Exercise details: Repeat the entries verbatim.

■ ■ ■ ■ ■

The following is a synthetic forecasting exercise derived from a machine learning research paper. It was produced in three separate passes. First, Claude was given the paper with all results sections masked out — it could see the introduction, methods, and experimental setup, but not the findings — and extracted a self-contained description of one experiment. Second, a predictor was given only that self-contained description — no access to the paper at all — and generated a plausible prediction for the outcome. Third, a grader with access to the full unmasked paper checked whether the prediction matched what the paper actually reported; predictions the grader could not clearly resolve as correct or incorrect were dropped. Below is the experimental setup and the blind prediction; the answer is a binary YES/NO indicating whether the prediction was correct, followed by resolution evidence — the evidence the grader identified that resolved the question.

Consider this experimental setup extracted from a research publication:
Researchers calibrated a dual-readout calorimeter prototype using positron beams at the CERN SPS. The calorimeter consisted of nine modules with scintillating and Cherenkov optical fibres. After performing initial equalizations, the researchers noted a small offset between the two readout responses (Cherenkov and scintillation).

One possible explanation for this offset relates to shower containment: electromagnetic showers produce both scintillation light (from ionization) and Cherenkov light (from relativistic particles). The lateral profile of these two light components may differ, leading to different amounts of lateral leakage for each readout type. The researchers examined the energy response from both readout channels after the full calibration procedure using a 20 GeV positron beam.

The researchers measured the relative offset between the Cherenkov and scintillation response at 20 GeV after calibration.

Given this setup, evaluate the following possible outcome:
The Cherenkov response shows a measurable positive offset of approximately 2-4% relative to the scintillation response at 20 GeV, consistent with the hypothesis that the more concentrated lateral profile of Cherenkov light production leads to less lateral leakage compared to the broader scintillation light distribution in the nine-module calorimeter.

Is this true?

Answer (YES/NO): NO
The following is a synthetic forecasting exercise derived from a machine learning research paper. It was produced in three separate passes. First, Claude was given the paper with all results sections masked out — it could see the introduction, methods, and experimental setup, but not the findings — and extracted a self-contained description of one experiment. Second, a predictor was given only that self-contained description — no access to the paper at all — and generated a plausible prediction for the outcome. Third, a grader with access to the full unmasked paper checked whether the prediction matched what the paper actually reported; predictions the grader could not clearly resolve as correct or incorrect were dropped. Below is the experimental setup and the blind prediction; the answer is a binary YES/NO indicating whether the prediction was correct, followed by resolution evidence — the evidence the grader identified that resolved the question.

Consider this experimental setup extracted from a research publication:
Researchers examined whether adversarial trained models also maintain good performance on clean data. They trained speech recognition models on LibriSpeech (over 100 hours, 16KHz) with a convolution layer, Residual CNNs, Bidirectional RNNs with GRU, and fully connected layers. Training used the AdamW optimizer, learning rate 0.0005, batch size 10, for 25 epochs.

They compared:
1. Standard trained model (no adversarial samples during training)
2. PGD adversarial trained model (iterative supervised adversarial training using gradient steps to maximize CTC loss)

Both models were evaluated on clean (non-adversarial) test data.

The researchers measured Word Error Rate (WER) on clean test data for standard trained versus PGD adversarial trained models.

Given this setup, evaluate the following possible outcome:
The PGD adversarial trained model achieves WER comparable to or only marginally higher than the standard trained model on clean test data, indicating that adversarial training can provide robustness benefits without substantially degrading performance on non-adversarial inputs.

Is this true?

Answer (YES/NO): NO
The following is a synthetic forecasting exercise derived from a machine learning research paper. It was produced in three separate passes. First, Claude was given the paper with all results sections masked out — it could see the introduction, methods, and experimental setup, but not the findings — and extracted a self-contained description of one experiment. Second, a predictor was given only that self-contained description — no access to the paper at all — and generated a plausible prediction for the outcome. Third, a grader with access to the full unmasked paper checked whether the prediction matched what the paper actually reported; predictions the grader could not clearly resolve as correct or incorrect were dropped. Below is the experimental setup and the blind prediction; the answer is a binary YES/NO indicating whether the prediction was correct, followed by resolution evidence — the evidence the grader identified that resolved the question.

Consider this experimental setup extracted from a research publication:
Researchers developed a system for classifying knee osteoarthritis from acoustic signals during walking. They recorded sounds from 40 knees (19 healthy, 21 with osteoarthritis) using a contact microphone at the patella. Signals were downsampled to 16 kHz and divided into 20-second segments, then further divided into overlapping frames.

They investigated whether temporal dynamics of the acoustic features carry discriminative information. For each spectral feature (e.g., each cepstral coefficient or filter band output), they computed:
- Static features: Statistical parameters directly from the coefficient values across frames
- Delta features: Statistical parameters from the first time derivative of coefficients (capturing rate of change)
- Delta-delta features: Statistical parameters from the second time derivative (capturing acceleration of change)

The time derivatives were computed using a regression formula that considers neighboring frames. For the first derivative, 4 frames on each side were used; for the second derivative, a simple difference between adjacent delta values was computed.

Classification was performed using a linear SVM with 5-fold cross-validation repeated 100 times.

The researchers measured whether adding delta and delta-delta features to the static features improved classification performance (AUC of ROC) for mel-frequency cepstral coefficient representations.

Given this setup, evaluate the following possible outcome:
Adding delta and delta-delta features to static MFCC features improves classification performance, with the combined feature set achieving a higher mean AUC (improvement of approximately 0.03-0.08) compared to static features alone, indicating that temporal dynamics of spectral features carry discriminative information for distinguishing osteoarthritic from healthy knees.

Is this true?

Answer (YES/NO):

■ ■ ■ ■ ■

Answer to the exercise:
The following is a synthetic forecasting exercise derived from a machine learning research paper. It was produced in three separate passes. First, Claude was given the paper with all results sections masked out — it could see the introduction, methods, and experimental setup, but not the findings — and extracted a self-contained description of one experiment. Second, a predictor was given only that self-contained description — no access to the paper at all — and generated a plausible prediction for the outcome. Third, a grader with access to the full unmasked paper checked whether the prediction matched what the paper actually reported; predictions the grader could not clearly resolve as correct or incorrect were dropped. Below is the experimental setup and the blind prediction; the answer is a binary YES/NO indicating whether the prediction was correct, followed by resolution evidence — the evidence the grader identified that resolved the question.

Consider this experimental setup extracted from a research publication:
Researchers calibrated a dual-readout calorimeter prototype using positron beams at the CERN SPS. The calorimeter consisted of nine modules with scintillating and Cherenkov optical fibres. After performing initial equalizations, the researchers noted a small offset between the two readout responses (Cherenkov and scintillation).

One possible explanation for this offset relates to shower containment: electromagnetic showers produce both scintillation light (from ionization) and Cherenkov light (from relativistic particles). The lateral profile of these two light components may differ, leading to different amounts of lateral leakage for each readout type. The researchers examined the energy response from both readout channels after the full calibration procedure using a 20 GeV positron beam.

The researchers measured the relative offset between the Cherenkov and scintillation response at 20 GeV after calibration.

Given this setup, evaluate the following possible outcome:
The Cherenkov response shows a measurable positive offset of approximately 2-4% relative to the scintillation response at 20 GeV, consistent with the hypothesis that the more concentrated lateral profile of Cherenkov light production leads to less lateral leakage compared to the broader scintillation light distribution in the nine-module calorimeter.

Is this true?

Answer (YES/NO): NO
The following is a synthetic forecasting exercise derived from a machine learning research paper. It was produced in three separate passes. First, Claude was given the paper with all results sections masked out — it could see the introduction, methods, and experimental setup, but not the findings — and extracted a self-contained description of one experiment. Second, a predictor was given only that self-contained description — no access to the paper at all — and generated a plausible prediction for the outcome. Third, a grader with access to the full unmasked paper checked whether the prediction matched what the paper actually reported; predictions the grader could not clearly resolve as correct or incorrect were dropped. Below is the experimental setup and the blind prediction; the answer is a binary YES/NO indicating whether the prediction was correct, followed by resolution evidence — the evidence the grader identified that resolved the question.

Consider this experimental setup extracted from a research publication:
Researchers examined whether adversarial trained models also maintain good performance on clean data. They trained speech recognition models on LibriSpeech (over 100 hours, 16KHz) with a convolution layer, Residual CNNs, Bidirectional RNNs with GRU, and fully connected layers. Training used the AdamW optimizer, learning rate 0.0005, batch size 10, for 25 epochs.

They compared:
1. Standard trained model (no adversarial samples during training)
2. PGD adversarial trained model (iterative supervised adversarial training using gradient steps to maximize CTC loss)

Both models were evaluated on clean (non-adversarial) test data.

The researchers measured Word Error Rate (WER) on clean test data for standard trained versus PGD adversarial trained models.

Given this setup, evaluate the following possible outcome:
The PGD adversarial trained model achieves WER comparable to or only marginally higher than the standard trained model on clean test data, indicating that adversarial training can provide robustness benefits without substantially degrading performance on non-adversarial inputs.

Is this true?

Answer (YES/NO): NO
The following is a synthetic forecasting exercise derived from a machine learning research paper. It was produced in three separate passes. First, Claude was given the paper with all results sections masked out — it could see the introduction, methods, and experimental setup, but not the findings — and extracted a self-contained description of one experiment. Second, a predictor was given only that self-contained description — no access to the paper at all — and generated a plausible prediction for the outcome. Third, a grader with access to the full unmasked paper checked whether the prediction matched what the paper actually reported; predictions the grader could not clearly resolve as correct or incorrect were dropped. Below is the experimental setup and the blind prediction; the answer is a binary YES/NO indicating whether the prediction was correct, followed by resolution evidence — the evidence the grader identified that resolved the question.

Consider this experimental setup extracted from a research publication:
Researchers developed a system for classifying knee osteoarthritis from acoustic signals during walking. They recorded sounds from 40 knees (19 healthy, 21 with osteoarthritis) using a contact microphone at the patella. Signals were downsampled to 16 kHz and divided into 20-second segments, then further divided into overlapping frames.

They investigated whether temporal dynamics of the acoustic features carry discriminative information. For each spectral feature (e.g., each cepstral coefficient or filter band output), they computed:
- Static features: Statistical parameters directly from the coefficient values across frames
- Delta features: Statistical parameters from the first time derivative of coefficients (capturing rate of change)
- Delta-delta features: Statistical parameters from the second time derivative (capturing acceleration of change)

The time derivatives were computed using a regression formula that considers neighboring frames. For the first derivative, 4 frames on each side were used; for the second derivative, a simple difference between adjacent delta values was computed.

Classification was performed using a linear SVM with 5-fold cross-validation repeated 100 times.

The researchers measured whether adding delta and delta-delta features to the static features improved classification performance (AUC of ROC) for mel-frequency cepstral coefficient representations.

Given this setup, evaluate the following possible outcome:
Adding delta and delta-delta features to static MFCC features improves classification performance, with the combined feature set achieving a higher mean AUC (improvement of approximately 0.03-0.08) compared to static features alone, indicating that temporal dynamics of spectral features carry discriminative information for distinguishing osteoarthritic from healthy knees.

Is this true?

Answer (YES/NO):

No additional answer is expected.